═════ EXCERPTED PASSAGE

The pilot scheme tested the feasibility of using non-professional volunteers to build up an accurate representation of traces of the First World War. The aim is to use resulting information primarily as a national educational resource for people of all ages to find out more about Britain’s First World War heritage, creating a socially inclusive lasting legacy for the UK. The next stage is to input the findings into the English Heritage National Record of the Historic Environment (NRHE), laying the groundwork for more locally based recording projects supported by organisations including the Council for British Archaeology (CBA), Heritage Lottery Fund and English Heritage.

Dr Schofield said: “This pilot project provides the basis for a wider study of archaeological and architectural legacies of the First World War on the Home Front. Like the Defence of Britain Project before it (1995-2002) the project will create a wonderful opportunity for volunteers and enthusiasts to get involved in a national programme that can help inform our understanding of these various types of site, and so contribute to crucial heritage protection decisions.

══════════
═════ EXTRACTED RECORDS

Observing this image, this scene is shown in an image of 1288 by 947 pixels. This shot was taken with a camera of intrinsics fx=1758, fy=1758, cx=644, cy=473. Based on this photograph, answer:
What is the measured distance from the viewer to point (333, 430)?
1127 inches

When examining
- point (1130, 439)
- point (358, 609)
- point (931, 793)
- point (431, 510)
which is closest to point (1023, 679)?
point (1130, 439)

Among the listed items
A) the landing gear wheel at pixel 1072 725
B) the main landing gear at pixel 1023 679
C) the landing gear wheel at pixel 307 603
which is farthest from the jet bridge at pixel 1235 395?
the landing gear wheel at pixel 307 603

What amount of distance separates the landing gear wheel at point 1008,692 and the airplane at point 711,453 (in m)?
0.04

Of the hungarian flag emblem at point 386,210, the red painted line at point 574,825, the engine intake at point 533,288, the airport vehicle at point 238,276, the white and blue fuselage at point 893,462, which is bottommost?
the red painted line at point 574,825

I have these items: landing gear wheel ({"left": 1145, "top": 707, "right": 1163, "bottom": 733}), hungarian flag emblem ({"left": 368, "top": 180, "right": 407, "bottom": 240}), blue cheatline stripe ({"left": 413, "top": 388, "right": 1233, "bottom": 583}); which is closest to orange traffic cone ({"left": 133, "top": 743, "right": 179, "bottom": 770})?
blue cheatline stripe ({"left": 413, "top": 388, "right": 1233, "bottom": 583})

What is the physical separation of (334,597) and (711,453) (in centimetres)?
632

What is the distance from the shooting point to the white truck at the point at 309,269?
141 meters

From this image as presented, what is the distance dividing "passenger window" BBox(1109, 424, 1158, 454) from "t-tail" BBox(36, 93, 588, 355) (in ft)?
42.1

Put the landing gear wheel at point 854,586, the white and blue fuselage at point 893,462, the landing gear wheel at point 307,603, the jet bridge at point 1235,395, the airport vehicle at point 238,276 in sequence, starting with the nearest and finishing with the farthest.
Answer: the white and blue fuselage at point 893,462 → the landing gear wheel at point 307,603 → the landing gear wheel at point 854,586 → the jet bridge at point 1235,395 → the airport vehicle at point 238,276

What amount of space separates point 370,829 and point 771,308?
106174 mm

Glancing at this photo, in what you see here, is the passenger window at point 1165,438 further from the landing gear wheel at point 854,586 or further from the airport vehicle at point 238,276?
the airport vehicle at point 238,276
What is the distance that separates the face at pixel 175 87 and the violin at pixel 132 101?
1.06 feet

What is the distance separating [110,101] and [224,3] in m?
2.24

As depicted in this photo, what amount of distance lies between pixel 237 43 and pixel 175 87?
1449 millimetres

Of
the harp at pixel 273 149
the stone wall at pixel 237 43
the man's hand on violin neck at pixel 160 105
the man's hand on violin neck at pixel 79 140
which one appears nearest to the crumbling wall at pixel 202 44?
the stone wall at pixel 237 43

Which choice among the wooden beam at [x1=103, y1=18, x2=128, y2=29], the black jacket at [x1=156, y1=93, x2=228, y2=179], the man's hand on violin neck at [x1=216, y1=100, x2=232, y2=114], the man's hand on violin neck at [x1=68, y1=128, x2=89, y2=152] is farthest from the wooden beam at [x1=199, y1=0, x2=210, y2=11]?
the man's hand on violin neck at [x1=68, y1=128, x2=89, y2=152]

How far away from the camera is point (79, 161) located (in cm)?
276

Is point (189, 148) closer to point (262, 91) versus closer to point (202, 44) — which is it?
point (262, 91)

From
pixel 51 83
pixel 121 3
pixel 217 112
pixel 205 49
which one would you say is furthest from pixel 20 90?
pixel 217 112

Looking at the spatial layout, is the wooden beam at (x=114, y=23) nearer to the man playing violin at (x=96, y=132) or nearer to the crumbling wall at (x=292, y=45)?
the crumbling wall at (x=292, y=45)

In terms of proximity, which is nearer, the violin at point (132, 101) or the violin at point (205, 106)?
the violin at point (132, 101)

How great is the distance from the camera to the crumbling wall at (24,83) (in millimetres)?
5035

══════════

* [PROBLEMS TO SOLVE]:
1) Please answer these questions about the passage on the First World War pilot scheme:
(a) Into what record are the findings to be input next?
(b) Which earlier project does Dr Schofield compare this one to, and what years did it run?
(c) Which organisations are named as supporting the more locally based recording projects?
2) Decide whether each statement agrees with the passage on the First World War pilot scheme, and back each yes or no with the deciding words from that passage.
(a) The pilot scheme tested the use of professional archaeologists.
(b) The resulting information is meant mainly as an educational resource.
(c) Dr Schofield says the project can contribute to heritage protection decisions.
3) Carry on the passage on the First World War pilot scheme from the point where it stops.

* [ANSWERS FOR THE EXERCISE]:
1)
(a) The English Heritage National Record of the Historic Environment (NRHE).
(b) The Defence of Britain Project, which ran from 1995 to 2002.
(c) The Council for British Archaeology (CBA), Heritage Lottery Fund and English Heritage.

2)
(a) No: "using non-professional volunteers to build up an accurate representation of traces of the First World War"
(b) Yes: "primarily as a national educational resource for people of all ages"
(c) Yes: "contribute to crucial heritage protection decisions"

3)
“The project is also likely to include the construction of a web-based atlas to map Home Front sites and events, a smart phone app that enables the public to find and record sites and educational First World War trails using QR codes. This will be a high profile initiative, coinciding with the anniversary of the First World War. It is also public archaeology at its very best, involving large numbers of people in a project that really matters.”